== Document excerpt

A pilot Queensland initiative is creating leadership pathways designed specifically for First Nations nurses and midwives.
The Tjurtu First Nations Nursing and Midwifery Leadership Program was introduced as part of a broader effort to support and empower First Nations leadership within nursing and midwifery. Professor Roianne West, a Kalkadunga and Djkunde woman, and lead of the Tjurtu Program, shares insights into the program’s development, outcomes and future direction.
Can you tell us about the Tjurtu First Nations Nursing and Midwifery Leadership Program?
The Tjurtu First Nations Nursing and Midwifery Leadership Program is a culturally grounded, sovereign leadership initiative designed specifically for First Nations nurses and midwives. Developed with Queensland Health and First Nations Nursing and Midwifery Consulting (FNNMC), the program responds directly to workforce calls for culturally safe leadership pathways.
Tjurtu is grounded in Kalkadunga cultural governance, the Five Cultural Anchors, relational accountability and nation-building leadership. It was intentionally designed to meet both AQF Level 8 standards and the expectations of First Nations health, nursing and midwifery leaders and Elders.
A major strength of the program is its First Nations-only learning, teaching and governance spaces, including a dedicated First Nations Faculty, First Nations Caucus and Elders in Residence. Participants consistently described these spaces as transformative and healing.
Across two cohorts, Tjurtu achieved 100 per cent retention and graduation, demonstrating measurable leadership growth, strengthened cultural identity and increased systems influence.
Why is there such a strong need for dedicated First Nations leadership development?

====
== Information shown

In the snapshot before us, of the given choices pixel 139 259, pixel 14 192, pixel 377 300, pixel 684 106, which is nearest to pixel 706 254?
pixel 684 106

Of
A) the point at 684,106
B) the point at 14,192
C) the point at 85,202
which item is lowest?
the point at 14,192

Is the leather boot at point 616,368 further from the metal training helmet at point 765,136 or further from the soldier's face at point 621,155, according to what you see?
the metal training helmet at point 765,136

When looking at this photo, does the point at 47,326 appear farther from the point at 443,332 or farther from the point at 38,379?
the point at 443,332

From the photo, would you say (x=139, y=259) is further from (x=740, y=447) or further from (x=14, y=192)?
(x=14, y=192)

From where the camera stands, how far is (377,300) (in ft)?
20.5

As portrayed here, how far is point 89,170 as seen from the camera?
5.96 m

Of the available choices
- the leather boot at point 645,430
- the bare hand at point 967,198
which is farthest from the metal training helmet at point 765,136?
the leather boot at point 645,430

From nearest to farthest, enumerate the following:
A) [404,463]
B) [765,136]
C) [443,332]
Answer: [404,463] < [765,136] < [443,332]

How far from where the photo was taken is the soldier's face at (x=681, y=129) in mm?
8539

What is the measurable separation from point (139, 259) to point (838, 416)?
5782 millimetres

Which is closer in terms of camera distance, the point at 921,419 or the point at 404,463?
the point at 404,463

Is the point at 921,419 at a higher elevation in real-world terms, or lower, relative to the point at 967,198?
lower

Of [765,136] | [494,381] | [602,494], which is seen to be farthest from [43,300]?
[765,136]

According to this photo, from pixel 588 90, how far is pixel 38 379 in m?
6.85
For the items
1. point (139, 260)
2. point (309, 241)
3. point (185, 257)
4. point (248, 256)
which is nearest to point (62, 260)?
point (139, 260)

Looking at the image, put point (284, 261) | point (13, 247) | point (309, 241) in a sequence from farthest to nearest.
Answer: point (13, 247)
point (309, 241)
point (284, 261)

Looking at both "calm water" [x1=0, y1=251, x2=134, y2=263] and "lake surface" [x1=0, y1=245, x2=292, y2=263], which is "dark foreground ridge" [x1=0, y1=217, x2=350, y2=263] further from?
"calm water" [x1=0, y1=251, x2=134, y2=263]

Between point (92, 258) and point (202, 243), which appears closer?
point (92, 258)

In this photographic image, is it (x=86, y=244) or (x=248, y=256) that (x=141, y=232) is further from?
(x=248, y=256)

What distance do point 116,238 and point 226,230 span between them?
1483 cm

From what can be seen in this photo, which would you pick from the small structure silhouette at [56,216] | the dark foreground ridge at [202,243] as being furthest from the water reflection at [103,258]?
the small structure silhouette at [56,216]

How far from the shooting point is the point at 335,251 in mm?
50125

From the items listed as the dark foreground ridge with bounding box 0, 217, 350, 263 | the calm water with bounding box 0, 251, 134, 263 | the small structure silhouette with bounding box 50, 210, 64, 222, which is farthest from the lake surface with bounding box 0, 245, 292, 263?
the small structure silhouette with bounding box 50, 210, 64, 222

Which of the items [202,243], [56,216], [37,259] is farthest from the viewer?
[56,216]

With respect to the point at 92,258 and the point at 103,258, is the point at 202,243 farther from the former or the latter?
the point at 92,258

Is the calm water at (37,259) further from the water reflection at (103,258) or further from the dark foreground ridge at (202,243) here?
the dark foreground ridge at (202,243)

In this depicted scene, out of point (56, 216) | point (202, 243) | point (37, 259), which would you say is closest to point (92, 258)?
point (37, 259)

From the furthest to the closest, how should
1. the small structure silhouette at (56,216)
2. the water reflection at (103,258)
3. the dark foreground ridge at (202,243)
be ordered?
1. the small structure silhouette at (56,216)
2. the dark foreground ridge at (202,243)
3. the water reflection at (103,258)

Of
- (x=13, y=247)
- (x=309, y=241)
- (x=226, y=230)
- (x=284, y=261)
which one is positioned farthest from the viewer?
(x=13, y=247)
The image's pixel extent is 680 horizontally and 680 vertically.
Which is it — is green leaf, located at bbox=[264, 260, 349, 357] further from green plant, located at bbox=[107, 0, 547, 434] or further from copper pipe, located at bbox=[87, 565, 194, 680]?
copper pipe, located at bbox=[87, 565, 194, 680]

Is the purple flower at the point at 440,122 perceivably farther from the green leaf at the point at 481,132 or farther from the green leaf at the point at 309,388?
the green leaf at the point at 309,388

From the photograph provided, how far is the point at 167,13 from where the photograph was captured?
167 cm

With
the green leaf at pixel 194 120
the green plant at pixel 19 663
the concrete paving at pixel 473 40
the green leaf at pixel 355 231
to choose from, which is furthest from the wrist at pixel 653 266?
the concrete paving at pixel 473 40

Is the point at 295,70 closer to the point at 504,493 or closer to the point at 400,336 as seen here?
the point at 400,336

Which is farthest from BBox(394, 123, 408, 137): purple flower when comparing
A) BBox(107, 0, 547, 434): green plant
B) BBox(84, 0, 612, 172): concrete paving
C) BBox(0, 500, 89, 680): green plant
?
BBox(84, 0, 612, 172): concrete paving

====

= To be done =
**1)** Please reproduce the stretch of the Tjurtu program interview from "Across two cohorts, Tjurtu" through "increased systems influence.".
**2)** In the Tjurtu program interview, which organizations was the program developed with?
**3)** Write the next part of the Tjurtu program interview, following on after its final line.

= Outputs =
**1)**
Across two cohorts, Tjurtu achieved 100 per cent retention and graduation, demonstrating measurable leadership growth, strengthened cultural identity and increased systems influence.

**2)** Queensland Health and First Nations Nursing and Midwifery Consulting (FNNMC).

**3)**
First Nations nurses and midwives often navigate “walking in two worlds” — balancing western healthcare systems alongside cultural obligations, kinship responsibilities and accountability to community. Yet most leadership programs continue to reflect western leadership models and fail to recognise First Nations leadership strengths such as relational governance, cultural authority and collective responsibility.
Tjurtu was developed because First Nations nurses and midwives identified the need for leadership development that strengthens cultural identity rather than requiring people to suppress it to succeed. The pilot showed that culturally grounded leadership models directly improve confidence, wellbeing, retention and leadership capability.
Importantly, First Nations leadership programs are increasingly recognised as part of accreditation and workforce reform agendas, but Tjurtu demonstrates the need for profession-specific nuance. Nursing and midwifery leadership carries unique responsibilities connected to cultural safety, mentoring, advocacy and community wellbeing that generic leadership models cannot adequately address.

Pictured: Tjurtu Program Graduation 2025
The program focuses on empowering nurses and midwives to lead with cultural strength and knowledge. What does this look like in practice?
In practice, Tjurtu creates spaces where First Nations nurses and midwives can lead as their whole selves — culturally, spiritually and professionally. Through Yarning Circles, storytelling, cultural reflection and the Five Cultural Anchors, participants strengthen leadership confidence, emotional sovereignty, kinship accountability and systems advocacy.
Participants consistently described feeling more confident to speak up, advocate for mob and challenge culturally unsafe systems. Leadership is understood not simply through hierarchy, but as relational, community-centred and grounded in culture and accountability.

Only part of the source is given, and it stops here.